Closed zhangzy6 closed 4 years ago
It is a simple intuition that triples having a same scores should have a same rank.
Hi, I believe this is wrong, @daiquocnguyen. Following your current evaluation, a trivial model giving a score of 0 to all triples would have a perfect MRR of 1.
Two simple fixes: You can either be optimistic and use the average rank of all ties (scipy.stats.rankdata with method=average) or pessimistic and use the worst rank of all ties (method=max) as is done for example here : https://github.com/facebookresearch/kbc
Currently your results for ConvKB and CapsE are not comparable to the remainder of the literature and do not make sense (since a trivial model would be optimal). Re-running your evaluation with method='max' gives an MRR of 0.21 on FB15k-237.

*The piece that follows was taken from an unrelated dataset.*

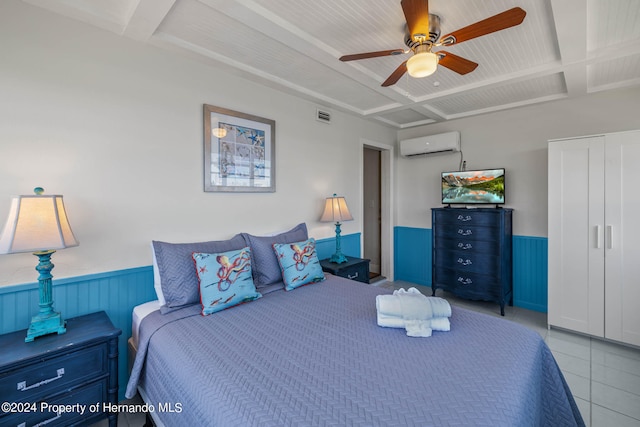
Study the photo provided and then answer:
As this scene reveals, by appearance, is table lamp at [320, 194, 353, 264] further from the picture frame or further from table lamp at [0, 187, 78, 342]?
table lamp at [0, 187, 78, 342]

At the begging, in order to work with a batch size when evaluating ConvKB for the knowledge graph completion, I replicated each correct test triple several times to add to its set of corrupted triples to fulfill a batch size. That's reason why I said that triples having a same score should have same rank. Those triples I mean are the correct test triple and its replicated triples.
Last year, I found out that someone mentioned an issue that some different triples have also a same score on FB15k-237 in Openreview ICLR2019.
I don't know how many triples as they mentioned, but this probably does not happens in WN18RR, WN11, FB13 and SEARCH17. I believe my model implementation itself and its evaluation do not have any problem. And I think FB15k-237 is a quite special dataset, such that TransE outperforms Distmult, ComplEx and even ConvE (v1 July 2017 when we worked on).
Hi,
"At the begging, in order to work with a batch size when evaluating ConvKB for the knowledge graph completion, I replicated each correct test triple several times to add to its set of corrupted triples to fulfill a batch size. That's reason why I said that triples having a same score should have same rank. Those triples I mean are the correct test triple and its replicated triples."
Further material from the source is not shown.